Important Note: Honestly, the EXTREME difficulty in finding African folklore that wasn’t dumbed down for (white American) audiences or solely African-American slave folklore from the US was one of the reasons it has taken me so damn long to finish this series. It’s incredibly frustrating. I ended up going with a Scottish story I’m familiar with, because of the nomadic herding culture present in this area. I’ve never been so aware of how frustrating and disappointing it must be for anyone of African descent, especially those affected by diaspora, to try and find out about what their heritage might have been like. And what I was going for here was simplistic compared to that. The best I could do is the title- Munyal is a word from the Fulani code of behavior called pulaaku. It roughly has to do with a cross between strength and courage in adversity and a stoic acceptance or endurance of the supposedly pre-ordained vicissitudes of life. It is often translated as patience.

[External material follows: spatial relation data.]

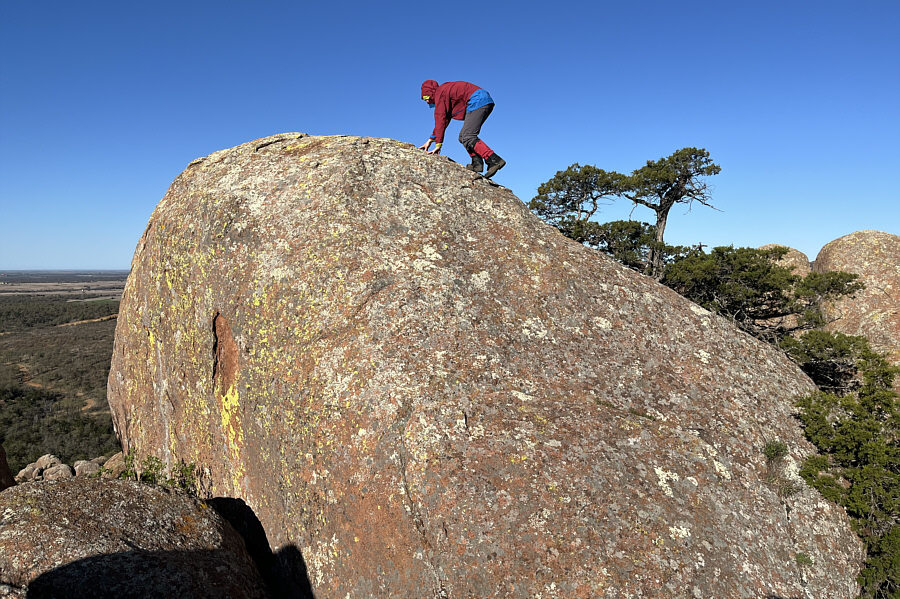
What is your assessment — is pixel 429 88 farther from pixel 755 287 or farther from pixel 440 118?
pixel 755 287

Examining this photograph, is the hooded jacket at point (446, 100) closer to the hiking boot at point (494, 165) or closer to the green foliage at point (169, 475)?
the hiking boot at point (494, 165)

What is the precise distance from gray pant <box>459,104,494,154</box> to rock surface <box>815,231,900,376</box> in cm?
2002

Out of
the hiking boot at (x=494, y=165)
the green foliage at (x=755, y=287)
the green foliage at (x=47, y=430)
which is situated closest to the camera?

Sorry I couldn’t do better :(
Sayyida al Hurra- Pursuit
Loosely based on the real life story of Sayyida al Hurra, the last woman in Islamic history to legitimately hold the title of “al Hurra”, or Queen. She was also the undisputed leader of the pirates from the Mediterranean.
Her whole life, Sayyida traveled. First, when she was younger, her family was exiled. Determined to make the people who did that pay, she takes up piracy and began raiding. Clever, resourceful, and as fierce as the sea, she soon becomes the leader of pirates. One day, she captures the ship of the King of Morocco and the two of them begin a strange relationship as he chases the Pirate Queen in an attempt to catch her. Despite falling in love, they keep up the elaborate game, one ruler of the seas and one ruler of a country.
Important Note: I do not know very much about Islamic history and it was super unclear whether Sayyida was a name, a title, or an honorific, so if this is an incorrect way to refer to her, let me know and I will fix it.
P.S. If anyone has any resources on African (specifically Luo/West Niletic/East African- think the Jasmine edit) stories, folktales, even modern fiction, please let me know. I’m having a lot of trouble with it.